Governor of Lualaba Province
- In office 26 March 2016 – 10 January 2023
- Succeeded by: Fifi Masuka Saini

Minister of the Interior, Security, Decentralization, and Customary Affairs
- In office April 2012 – December 2014
- President: Joseph Kabila
- Prime Minister: Augustin Matata Ponyo

Minister of Relations with Parliament
- In office February 2010 – March 2012
- President: Joseph Kabila
- Prime Minister: Adolphe Muzito

Personal details
- Born: 31 December 1954 (age 71) Élisabethville, Belgian Congo
- Children: 6
- Education: National Pedagogical Institute

= Richard Muyej =

Congolese politician (born 1954)

Richard Muyej Mangeze Mans (born 31 December 1954) is a Congolese politician who served as governor of Lualaba Province from 2016 to 2023. Born in Élisabethville (now Lubumbashi), he obtained his Bachelor's degree in history in 1979. He was elected as a member of the National Assembly in 2006, representing the riding of Lubumbashi. He was appointed by then-president Joseph Kabila as Minister of Relations with Parliament in 2010, before becoming Minister of the Interior, Security, Decentralization, and Customary Affairs in 2012. He was elected governor of Lualaba Province in 2016. He left for South Africa for medical treatment in January 2021, leaving his vice-governor Fifi Masuka Saini as acting governor. The provincial assembly of Lualaba impeached Muyej on 10 September 2021, and he announced his resignation as governor on 10 January 2023.

==Early life and career==
Richard Muyej Mangeze Mans was born on 31 December 1954 in Élisabethville (now Lubumbashi), Belgian Congo. He was educated in Catholic schools within Katuba commune and the Saint Jérôme Institute in Lubumbashi. In 1979, he obtained his Bachelor's degree in history at the National Pedagogical Institute in Kinshasa. He worked as a professor and a director of studies from 1980 to 1993. From 1994, he became general manager of Hotel Karavia in Lubumbashi, a director representing Sodimico, and chief executive officer of Kisenge Manganese. He then became a member of the board of directors of Gécamines, then OFIDA, until 2009.

==Political career==
Muyej was a member of the Union of Federalists and Independent Republicans (UFERI) provincial council in Katanga Province from 1990 to 1997. He was a founding member of the People's Party for Reconstruction and Democracy (PPRD) in 2002 and served as the party's provincial president in Katanga until 2007. He ran as a PPRD candidate for the riding of Lubumbashi in the 2006 general election and was elected to the National Assembly.
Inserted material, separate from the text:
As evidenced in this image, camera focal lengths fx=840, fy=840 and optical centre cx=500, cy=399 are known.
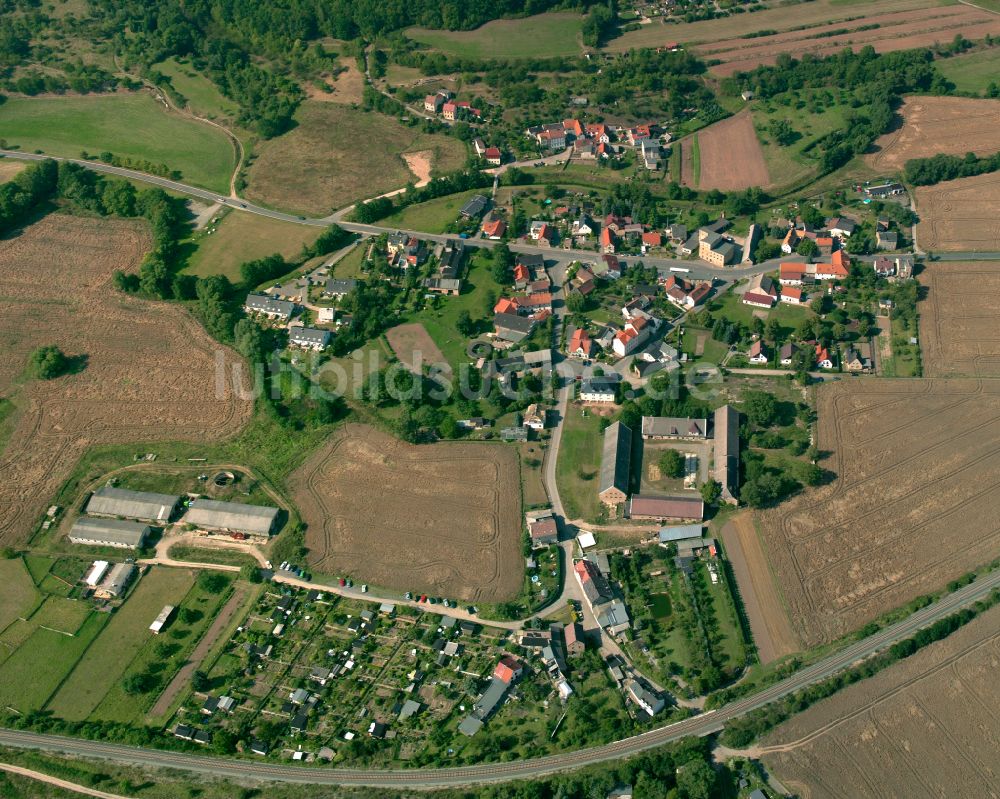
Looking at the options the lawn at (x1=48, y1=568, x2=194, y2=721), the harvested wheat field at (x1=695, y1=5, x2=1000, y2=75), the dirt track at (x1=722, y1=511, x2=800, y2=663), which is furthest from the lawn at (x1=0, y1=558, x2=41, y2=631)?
the harvested wheat field at (x1=695, y1=5, x2=1000, y2=75)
In January 2010, then-president Joseph Kabila appointed Muyej as Minister of Relations with Parliament. In April 2012, he was appointed Minister of the Interior, Security, Decentralization and Customary Affairs. He left the government at the reshuffle of the 7 December 2014.

Muyej was elected governor of Lualaba Province with Fifi Masuka Saini as vice-governor in the 2016 gubernatorial elections. He left for South Africa to seek medical care on 10 January 2021, leaving Masuka as acting governor. 11 out of 17 members of the Lualaba provincial assembly voted to impeach Muyej on 10 September 2021 after he was accused of embezzling US$366 million in funds meant for an agricultural project. On 10 January 2023, Muyej announced his resignation as governor.

==Personal life==
He is married. He has six children: two daughters and four sons.